**WORK ITEM**: Copy out word for word the lines starting with the line containing "Students at Hong" and going on through the line containing "Corset style with", leaving out the pictures.

**DATA RECORDS**:
+++++
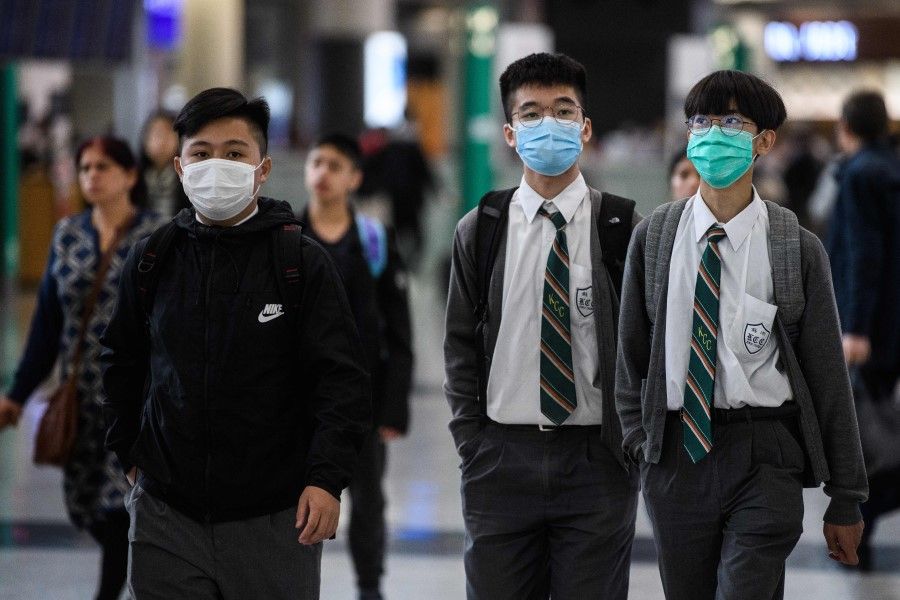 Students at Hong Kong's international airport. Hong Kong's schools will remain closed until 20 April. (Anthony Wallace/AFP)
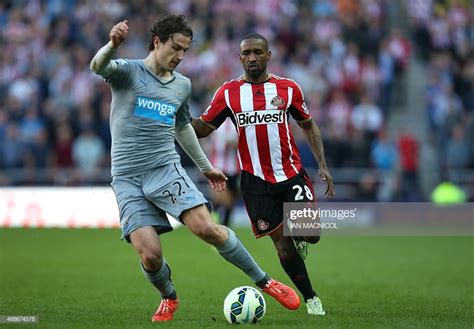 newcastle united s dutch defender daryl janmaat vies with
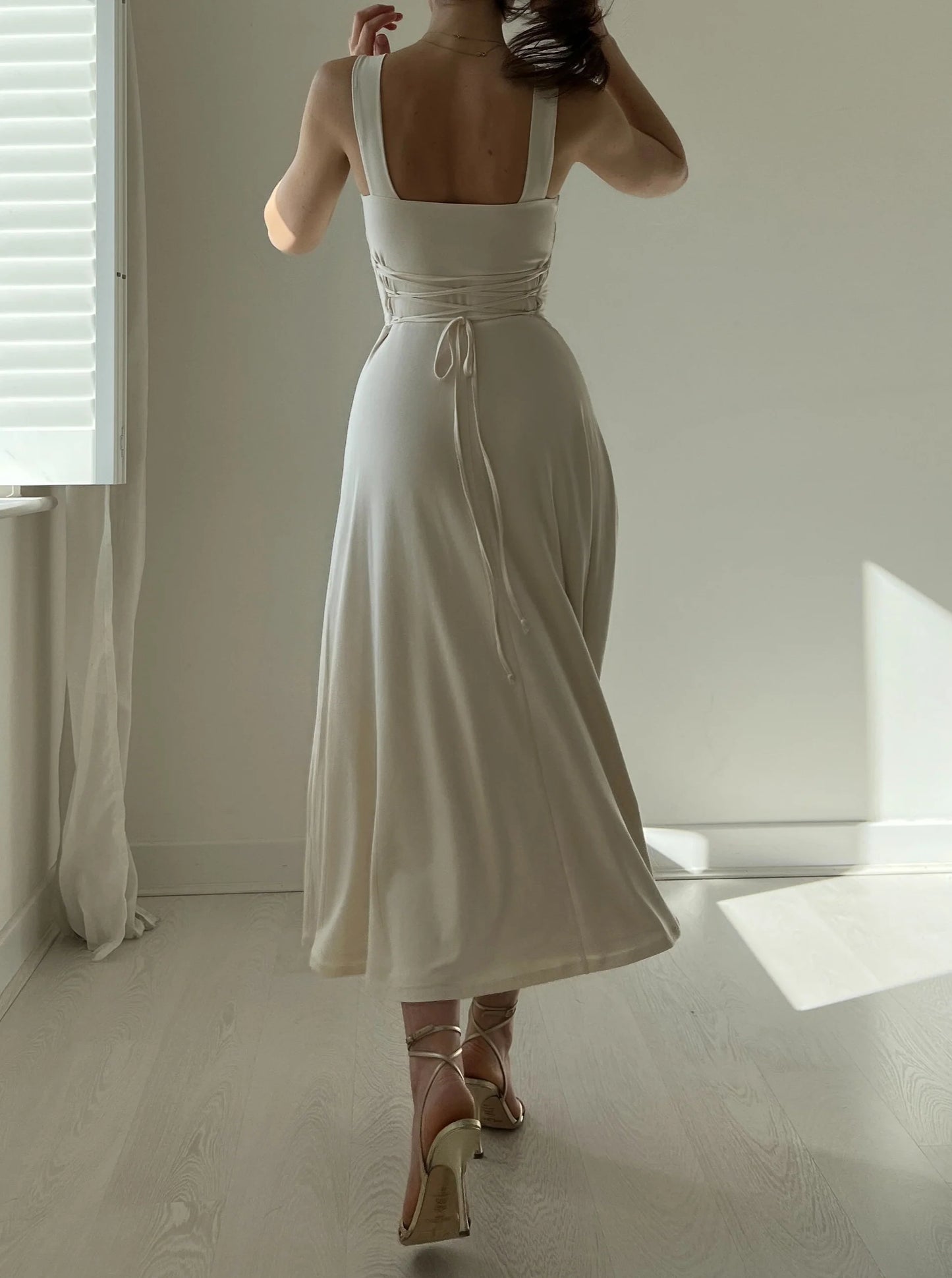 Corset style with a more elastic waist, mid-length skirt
+++++
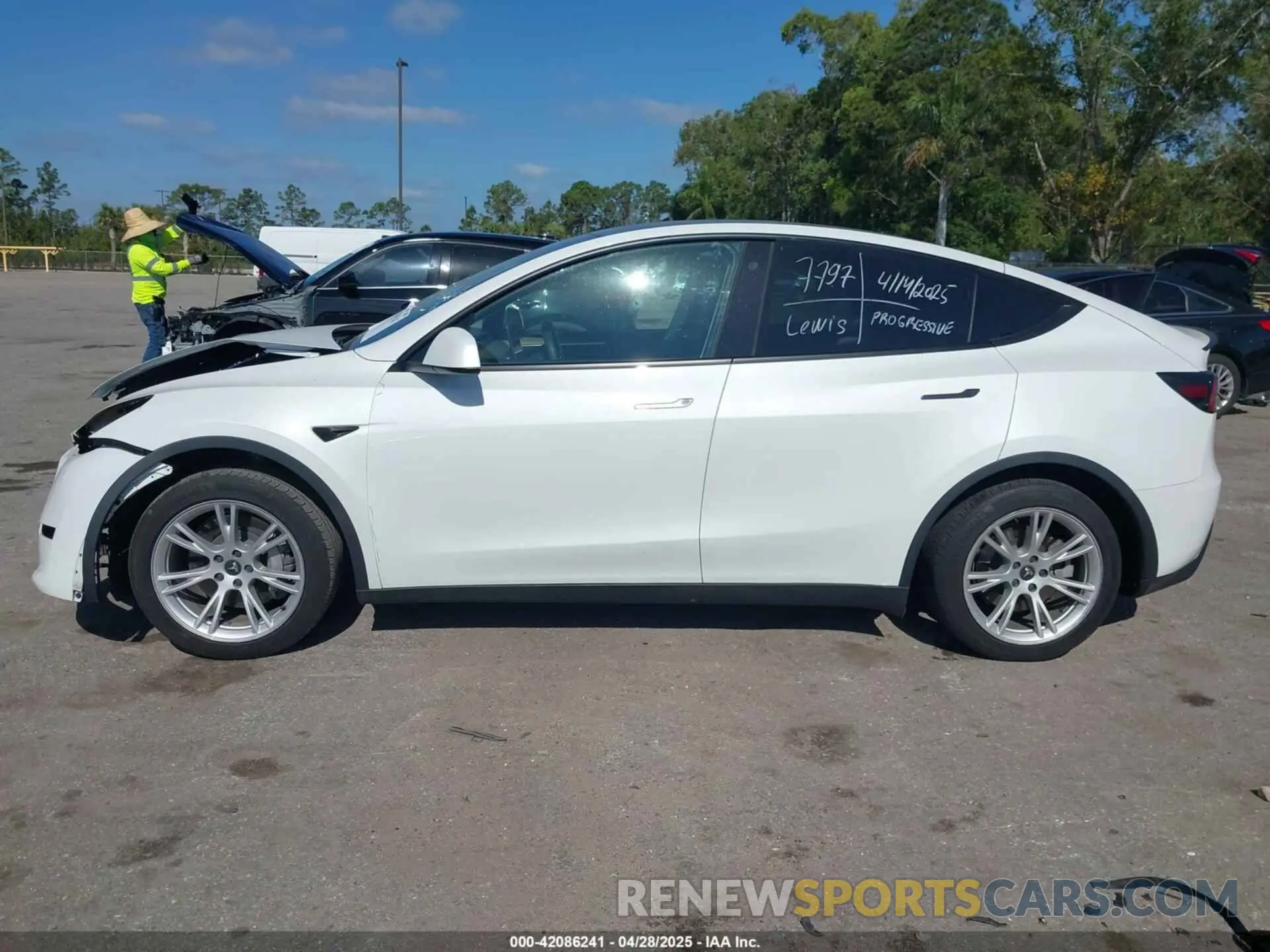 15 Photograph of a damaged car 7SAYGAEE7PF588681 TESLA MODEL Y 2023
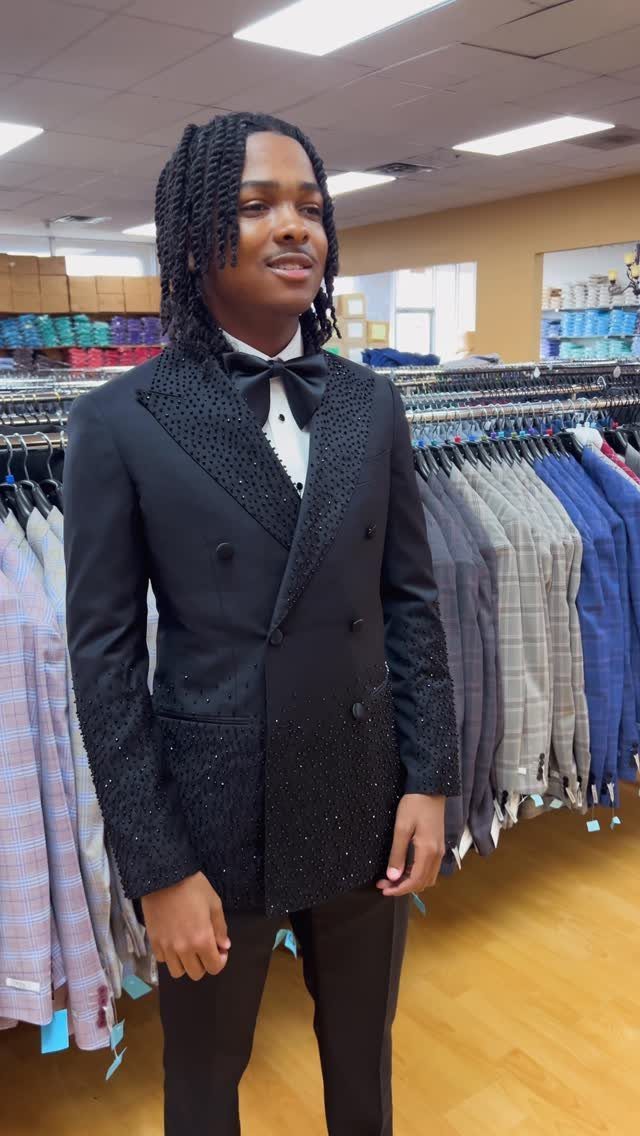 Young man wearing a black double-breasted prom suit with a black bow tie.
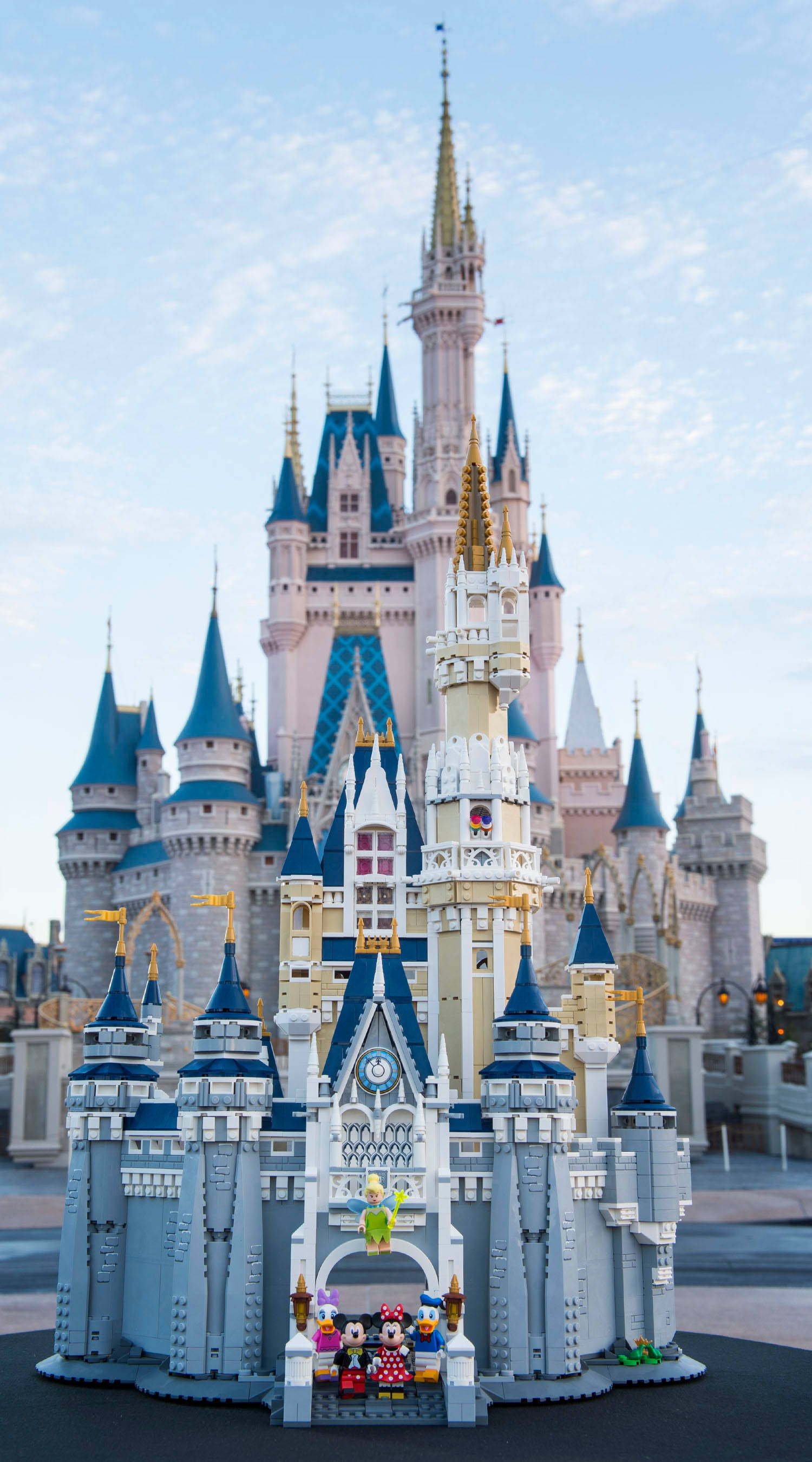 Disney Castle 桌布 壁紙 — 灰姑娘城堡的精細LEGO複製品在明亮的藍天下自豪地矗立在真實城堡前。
+++++
**TASK RESULT**:
 Students at Hong Kong's international airport. Hong Kong's schools will remain closed until 20 April. (Anthony Wallace/AFP)
 newcastle united s dutch defender daryl janmaat vies with
 Corset style with a more elastic waist, mid-length skirt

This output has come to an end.